* [PROVIDED DATA]:

::::::::::

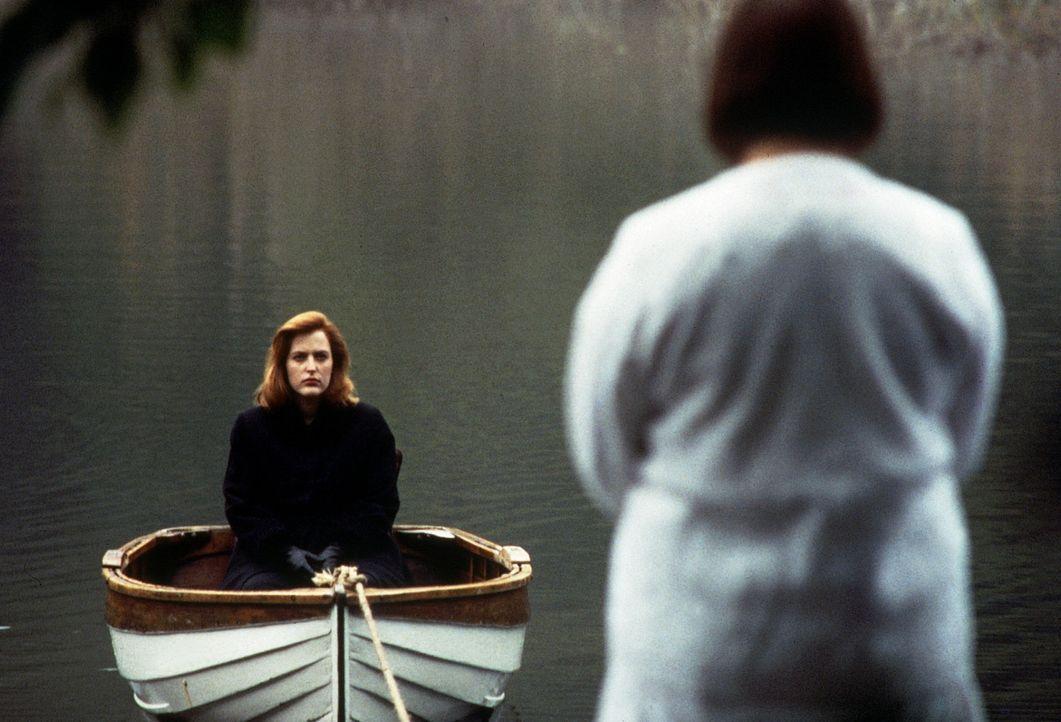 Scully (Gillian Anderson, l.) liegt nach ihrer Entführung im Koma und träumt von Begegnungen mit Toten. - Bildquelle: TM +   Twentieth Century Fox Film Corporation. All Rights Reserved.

::::::::::

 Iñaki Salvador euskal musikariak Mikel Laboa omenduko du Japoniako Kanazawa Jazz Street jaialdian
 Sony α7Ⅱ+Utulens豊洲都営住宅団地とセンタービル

::::::::::

* [WHAT THIS TASK INVOLVES]:
The required output is the stretch of entries above from the line containing "Iñaki Salvador euskal" through the line containing "Sony α7Ⅱ+Utulens豊洲都営住宅団地とセンタービル", reproduced exactly.

* [TASK ANSWER]:
 Iñaki Salvador euskal musikariak Mikel Laboa omenduko du Japoniako Kanazawa Jazz Street jaialdian
 Sony α7Ⅱ+Utulens豊洲都営住宅団地とセンタービル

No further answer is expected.